Doing this work isn’t easy, though. It requires us to be brave & bold. It requires us to lift the rock up and look underneath; to open the cupboards of the mind to check for lurking monsters. To question lessons you’ve learnt & who taught you them and why & what they mean. To relearn things that you’ve non-consciously “forgotten” through choice or through force.
Taking inventory of the mind, spirit, & body becomes daily habit.
So on this trip, a therapeutic holiday if you will, I’ve been exploring my own wounds, many newly discovered and still fresh within my Inner Child. Experiences I didn’t give much attention to before but upon digging, I still feel them very much alive within my nervous system; thankful for those cold starry nights and the time to truly ask myself “those” questions, apply the tools, & then spend time journaling to figure it all out. Catharsis.
To clarify, wounds and / or trauma doesn’t have to be HUGE; it isn't exclusive to rape, abuse, conflict, or sudden tragedy. We live in a wounded, trauma-filled world now - a world of manipulation through advertising, of over-stimulation, of social media mania, of uncertainty, of crime, of political unrest. That’s still wounding & trauma to the body. Trauma is anything that happens too fast and too soon, overwhelming your body and its capacity to cope and respond.
When I was exploring my Inner Child & her wounds, opening up to listen to feel her answers, feeling the tension still stored within me, conversations from the past still charged, memories infused with electricity, it was a beautiful reminder that we will never be “fixed”. It’s impossible. For we are always living. In that way I suppose the only time we’ll be fixed is when we’re dead.
Taking stock of where we are, who we are, and taking time to reflect, to introspect, to dive deep into the archive of the mind & body and into our energetic field, is so important.
I feel like I’ve learnt so much more about myself over the last three weeks through my own inquiry. Through staying curious. Through staying open & receptive to the answers that maybe I didn’t want to hear - but that I needed to.
Doing the work doesn’t need to be arduous. It can be slow and steady. It doesn’t have to look painful with tears & late nights, but it might. It can also be breathing deep sighs of relief, or hours of rest, or feeling understanding and forgiveness on a cellular level.
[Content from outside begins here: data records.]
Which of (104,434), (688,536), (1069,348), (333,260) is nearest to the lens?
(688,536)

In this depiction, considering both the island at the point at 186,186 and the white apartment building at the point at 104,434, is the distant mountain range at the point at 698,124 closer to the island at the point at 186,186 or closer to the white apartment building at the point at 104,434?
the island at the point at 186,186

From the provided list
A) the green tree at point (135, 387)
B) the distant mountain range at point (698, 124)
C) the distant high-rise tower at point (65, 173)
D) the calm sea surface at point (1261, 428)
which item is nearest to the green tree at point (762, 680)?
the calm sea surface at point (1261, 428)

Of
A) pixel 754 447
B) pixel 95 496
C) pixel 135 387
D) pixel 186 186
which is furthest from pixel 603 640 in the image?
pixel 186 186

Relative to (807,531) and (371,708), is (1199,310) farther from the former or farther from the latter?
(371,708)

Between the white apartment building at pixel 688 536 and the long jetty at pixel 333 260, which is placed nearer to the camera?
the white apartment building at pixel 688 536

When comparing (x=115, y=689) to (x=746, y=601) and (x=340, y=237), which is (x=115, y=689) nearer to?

Even if you don’t have three weeks to spare - a privilege, I know! - I invite you to start the inquiry. To start to journey within. You don’t necessarily need a coach or a therapist - you might want one, yes - but we can start a lot of the work our self.
Remember, only we have the answers. Only we know ourselves like we do.
Meditation & Journal prompts for inquiry:
Firstly, start by grounding yourself, find your safe or sacred space. Somewhere you won’t be disturbed. Somewhere you feel you can be you.
Sit comfortably, start to feel heavy, notice the floor solid and strong beneath you. Now place one hand on your heart and one hand on your womb.
Take a few centring breaths, deep into the chest space, expanding your heart, filling your lungs up with fresh life force. On the next breath send that breath down into the womb space & swirl it around. Feel it fill up this sacred portal.
Open to it. Welcome and accept any emotions & memories that come through.
Then, ask yourself;
How can I love myself more?
Where can I open to forgive? / What more do I need to forgive?
What are the lessons that have most influenced me in how I have I grown into the person I am today?
If I could tell my ten-year-old-self one thing, what would it be?
Tune into your Inner Child, feel her, hug her. Tell her you’re Sorry, Thank You, I Love You.
Free write & let her response, if any, flow through the pen.